Based on the abovementioned literature on human–human and human–robot interactions, we hypothesized that: (H1) The robot’s feedback would improve performance, and more so in case of negative feedback; (H2) The robot’s feedback would increase subjective trust, and more so in case of positive feedback; (H3) The human-likeness of the robot’s behavior would modulate the effects of the feedback, with better performance and higher trust in the human-like condition compared to the robot-like; and (H4) Trust ratings would be positively correlated with the level of trust measured by the post-test questionnaire.

2 Methods and Materials

2.1 Participants

Forty-one participants (M/F: 15/25; age: 26 ± 7) took part in the study. Participants were recruited through a mailing list they previously registered in and received a monetary incentive to participate in the study. All participants had normal or corrected-to-normal vision and were not informed about the purpose of the experiment. All the participants gave their informed written consent. The experiment was conducted under the ethical standards (Declaration of Helsinki, 1964) and approved by the local Ethical Committee (Comitato Etico Regione Liguria). The data of one participant have been excluded because they did not complete the experiment. Therefore, data of forty participants were included in the final analysis.

2.2 Apparatus

Participants were seated facing two 22’’ LCD monitors. The first screen displayed the virtual environment for the decision task running on a computer with an AMD Ryzen Threadripper 2950X 16-core 3.5 GHz CPU, 128 GB of RAM and a NVIDIA GeForce GTX 1060 3 GB video card. The 3D-animated virtual environment including avatars with the appearance of the iCub robot [30] was developed using Unreal Engine (Epic Games: www.unrealengine.com). An ad-hoc Python program (version 3.9.5) handled stimulus presentation and data collection. Participants responded by pressing the ‘a’ and ‘d’ keys (left and right respectively) on the QWERTY keyboard. The second monitor was used to display the trust ratings and questionnaires, which were administered through SoSci (https://www.soscisurvey.de).

◆ **SET EXERCISE 1**
Please copy down the rows, starting at the line containing "Bb5/q G5/e C4/q" and ending at the line containing "Write the LilyPond".
The rows have nothing to do with the robot-feedback study text.

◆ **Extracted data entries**
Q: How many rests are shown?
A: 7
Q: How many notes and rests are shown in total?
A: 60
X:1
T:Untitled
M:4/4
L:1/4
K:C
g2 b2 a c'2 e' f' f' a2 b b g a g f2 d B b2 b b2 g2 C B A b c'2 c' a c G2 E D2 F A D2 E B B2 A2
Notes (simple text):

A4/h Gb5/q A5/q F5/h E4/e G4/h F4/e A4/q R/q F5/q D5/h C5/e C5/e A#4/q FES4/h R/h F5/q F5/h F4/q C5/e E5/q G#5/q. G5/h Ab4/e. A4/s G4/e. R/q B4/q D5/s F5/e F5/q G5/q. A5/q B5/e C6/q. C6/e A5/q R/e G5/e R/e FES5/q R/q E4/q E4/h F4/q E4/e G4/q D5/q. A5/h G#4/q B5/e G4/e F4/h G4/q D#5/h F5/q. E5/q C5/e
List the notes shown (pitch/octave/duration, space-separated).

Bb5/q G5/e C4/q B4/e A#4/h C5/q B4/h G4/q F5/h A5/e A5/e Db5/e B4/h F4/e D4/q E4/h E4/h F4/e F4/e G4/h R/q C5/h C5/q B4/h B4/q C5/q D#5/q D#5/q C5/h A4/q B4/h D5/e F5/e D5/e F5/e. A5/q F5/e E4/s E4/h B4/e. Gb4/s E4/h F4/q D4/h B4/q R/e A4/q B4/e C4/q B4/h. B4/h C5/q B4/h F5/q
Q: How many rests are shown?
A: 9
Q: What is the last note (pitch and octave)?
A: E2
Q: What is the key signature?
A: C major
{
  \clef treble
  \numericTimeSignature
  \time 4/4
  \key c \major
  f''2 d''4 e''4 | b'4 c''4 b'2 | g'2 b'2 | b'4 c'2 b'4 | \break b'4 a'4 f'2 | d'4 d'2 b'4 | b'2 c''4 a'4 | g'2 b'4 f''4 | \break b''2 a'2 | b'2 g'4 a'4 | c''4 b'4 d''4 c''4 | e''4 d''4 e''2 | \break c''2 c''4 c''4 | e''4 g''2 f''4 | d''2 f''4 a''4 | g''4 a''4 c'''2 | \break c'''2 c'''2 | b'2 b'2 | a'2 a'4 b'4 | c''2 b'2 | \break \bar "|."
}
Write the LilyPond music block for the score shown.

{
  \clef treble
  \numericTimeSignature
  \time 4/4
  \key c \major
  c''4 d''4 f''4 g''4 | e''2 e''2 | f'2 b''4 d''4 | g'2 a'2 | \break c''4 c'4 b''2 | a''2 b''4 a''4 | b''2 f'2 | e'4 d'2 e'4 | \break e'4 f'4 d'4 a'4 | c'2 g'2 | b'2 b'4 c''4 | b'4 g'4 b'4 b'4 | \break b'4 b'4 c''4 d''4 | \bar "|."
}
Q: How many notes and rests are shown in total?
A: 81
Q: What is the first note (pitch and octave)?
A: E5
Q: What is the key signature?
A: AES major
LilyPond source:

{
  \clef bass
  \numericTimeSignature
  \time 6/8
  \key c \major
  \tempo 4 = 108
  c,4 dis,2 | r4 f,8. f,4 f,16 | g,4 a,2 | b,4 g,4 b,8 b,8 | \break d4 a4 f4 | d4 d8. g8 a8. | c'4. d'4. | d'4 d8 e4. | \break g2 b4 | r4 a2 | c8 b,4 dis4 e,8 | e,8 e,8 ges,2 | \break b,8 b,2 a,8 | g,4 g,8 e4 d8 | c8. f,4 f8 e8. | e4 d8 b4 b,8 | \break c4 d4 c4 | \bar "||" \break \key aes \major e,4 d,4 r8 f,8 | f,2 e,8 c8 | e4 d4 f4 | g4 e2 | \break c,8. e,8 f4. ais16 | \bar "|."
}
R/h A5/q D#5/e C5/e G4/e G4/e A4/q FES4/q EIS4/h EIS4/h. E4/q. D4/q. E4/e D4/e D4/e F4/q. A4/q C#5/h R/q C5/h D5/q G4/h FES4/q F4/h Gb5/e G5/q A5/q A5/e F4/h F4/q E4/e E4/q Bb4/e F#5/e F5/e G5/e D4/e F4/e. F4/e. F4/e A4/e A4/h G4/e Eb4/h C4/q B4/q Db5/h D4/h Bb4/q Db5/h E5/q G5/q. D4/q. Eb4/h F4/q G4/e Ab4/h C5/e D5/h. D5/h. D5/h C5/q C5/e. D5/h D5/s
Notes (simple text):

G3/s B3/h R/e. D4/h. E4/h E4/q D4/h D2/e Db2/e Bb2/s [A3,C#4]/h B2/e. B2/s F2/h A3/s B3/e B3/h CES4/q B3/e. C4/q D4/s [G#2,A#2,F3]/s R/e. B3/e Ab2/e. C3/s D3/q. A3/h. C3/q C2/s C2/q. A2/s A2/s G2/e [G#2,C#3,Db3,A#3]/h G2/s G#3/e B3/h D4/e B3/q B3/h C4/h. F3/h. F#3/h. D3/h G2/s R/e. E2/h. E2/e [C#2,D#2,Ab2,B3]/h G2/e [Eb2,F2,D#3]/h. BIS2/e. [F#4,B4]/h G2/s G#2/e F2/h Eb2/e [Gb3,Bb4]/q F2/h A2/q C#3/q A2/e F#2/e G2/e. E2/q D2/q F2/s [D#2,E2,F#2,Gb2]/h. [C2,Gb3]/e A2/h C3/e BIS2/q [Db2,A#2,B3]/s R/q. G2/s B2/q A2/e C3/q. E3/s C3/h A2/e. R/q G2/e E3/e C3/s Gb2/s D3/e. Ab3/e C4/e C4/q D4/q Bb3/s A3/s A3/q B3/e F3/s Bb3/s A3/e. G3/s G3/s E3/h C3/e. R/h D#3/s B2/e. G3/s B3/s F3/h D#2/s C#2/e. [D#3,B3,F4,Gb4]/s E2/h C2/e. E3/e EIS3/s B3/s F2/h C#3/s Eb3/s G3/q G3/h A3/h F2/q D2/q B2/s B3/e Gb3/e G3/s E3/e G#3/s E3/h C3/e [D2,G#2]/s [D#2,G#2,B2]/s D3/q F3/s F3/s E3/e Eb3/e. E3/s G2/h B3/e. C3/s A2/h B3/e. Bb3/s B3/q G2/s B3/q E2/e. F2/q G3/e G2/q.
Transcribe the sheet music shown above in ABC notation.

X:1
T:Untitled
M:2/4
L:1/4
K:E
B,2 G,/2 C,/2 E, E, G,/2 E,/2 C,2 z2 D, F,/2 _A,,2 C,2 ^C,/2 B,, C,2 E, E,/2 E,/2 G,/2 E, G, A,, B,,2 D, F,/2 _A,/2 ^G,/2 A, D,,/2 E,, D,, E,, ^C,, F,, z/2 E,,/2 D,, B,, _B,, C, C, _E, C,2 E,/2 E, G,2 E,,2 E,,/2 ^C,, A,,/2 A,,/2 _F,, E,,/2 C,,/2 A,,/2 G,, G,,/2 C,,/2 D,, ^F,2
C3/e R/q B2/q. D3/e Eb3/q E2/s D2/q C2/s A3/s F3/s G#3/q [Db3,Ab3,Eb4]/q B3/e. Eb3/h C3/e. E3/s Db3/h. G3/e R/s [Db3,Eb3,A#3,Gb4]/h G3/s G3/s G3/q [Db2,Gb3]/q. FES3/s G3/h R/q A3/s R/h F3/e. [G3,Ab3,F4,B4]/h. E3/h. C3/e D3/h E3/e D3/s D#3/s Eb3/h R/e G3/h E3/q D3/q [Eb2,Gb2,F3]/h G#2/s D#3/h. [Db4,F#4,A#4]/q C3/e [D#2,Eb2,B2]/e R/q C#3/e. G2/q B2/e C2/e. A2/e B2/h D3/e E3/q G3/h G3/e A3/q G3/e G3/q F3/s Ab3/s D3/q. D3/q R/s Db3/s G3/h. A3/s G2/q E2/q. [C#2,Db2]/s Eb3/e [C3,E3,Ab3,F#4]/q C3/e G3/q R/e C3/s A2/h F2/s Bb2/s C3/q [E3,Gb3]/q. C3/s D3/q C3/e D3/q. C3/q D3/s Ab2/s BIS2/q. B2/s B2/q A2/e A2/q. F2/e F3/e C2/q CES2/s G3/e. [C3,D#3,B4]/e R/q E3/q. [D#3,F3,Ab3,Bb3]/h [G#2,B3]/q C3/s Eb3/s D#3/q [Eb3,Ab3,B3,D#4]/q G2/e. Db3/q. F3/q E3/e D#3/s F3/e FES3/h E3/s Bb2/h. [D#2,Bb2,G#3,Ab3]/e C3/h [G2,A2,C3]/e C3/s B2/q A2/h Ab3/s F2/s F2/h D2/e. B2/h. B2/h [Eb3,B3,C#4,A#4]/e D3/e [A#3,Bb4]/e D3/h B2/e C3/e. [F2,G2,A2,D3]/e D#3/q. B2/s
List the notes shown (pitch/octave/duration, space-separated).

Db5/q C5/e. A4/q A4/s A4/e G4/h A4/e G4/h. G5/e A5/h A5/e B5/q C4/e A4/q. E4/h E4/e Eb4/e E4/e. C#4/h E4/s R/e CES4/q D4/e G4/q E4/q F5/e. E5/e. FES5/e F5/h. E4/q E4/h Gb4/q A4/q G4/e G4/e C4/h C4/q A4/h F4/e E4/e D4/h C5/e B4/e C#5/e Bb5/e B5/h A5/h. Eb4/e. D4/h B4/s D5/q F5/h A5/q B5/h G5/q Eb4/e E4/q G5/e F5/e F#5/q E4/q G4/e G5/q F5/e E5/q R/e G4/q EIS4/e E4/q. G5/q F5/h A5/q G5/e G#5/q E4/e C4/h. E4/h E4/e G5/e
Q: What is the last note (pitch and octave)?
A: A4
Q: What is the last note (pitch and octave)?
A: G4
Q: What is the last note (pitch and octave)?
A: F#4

◆ **SET EXERCISE 2**
According to the robot-feedback study text, why did the final analysis include forty participants rather than the forty-one who took part?

◆ **COMPLETE RESPONSE 1**
Bb5/q G5/e C4/q B4/e A#4/h C5/q B4/h G4/q F5/h A5/e A5/e Db5/e B4/h F4/e D4/q E4/h E4/h F4/e F4/e G4/h R/q C5/h C5/q B4/h B4/q C5/q D#5/q D#5/q C5/h A4/q B4/h D5/e F5/e D5/e F5/e. A5/q F5/e E4/s E4/h B4/e. Gb4/s E4/h F4/q D4/h B4/q R/e A4/q B4/e C4/q B4/h. B4/h C5/q B4/h F5/q
Q: How many rests are shown?
A: 9
Q: What is the last note (pitch and octave)?
A: E2
Q: What is the key signature?
A: C major
{
  \clef treble
  \numericTimeSignature
  \time 4/4
  \key c \major
  f''2 d''4 e''4 | b'4 c''4 b'2 | g'2 b'2 | b'4 c'2 b'4 | \break b'4 a'4 f'2 | d'4 d'2 b'4 | b'2 c''4 a'4 | g'2 b'4 f''4 | \break b''2 a'2 | b'2 g'4 a'4 | c''4 b'4 d''4 c''4 | e''4 d''4 e''2 | \break c''2 c''4 c''4 | e''4 g''2 f''4 | d''2 f''4 a''4 | g''4 a''4 c'''2 | \break c'''2 c'''2 | b'2 b'2 | a'2 a'4 b'4 | c''2 b'2 | \break \bar "|."
}
Write the LilyPond music block for the score shown.

◆ **COMPLETE RESPONSE 2**
One participant did not complete the experiment, so their data were excluded. That left forty participants in the final analysis.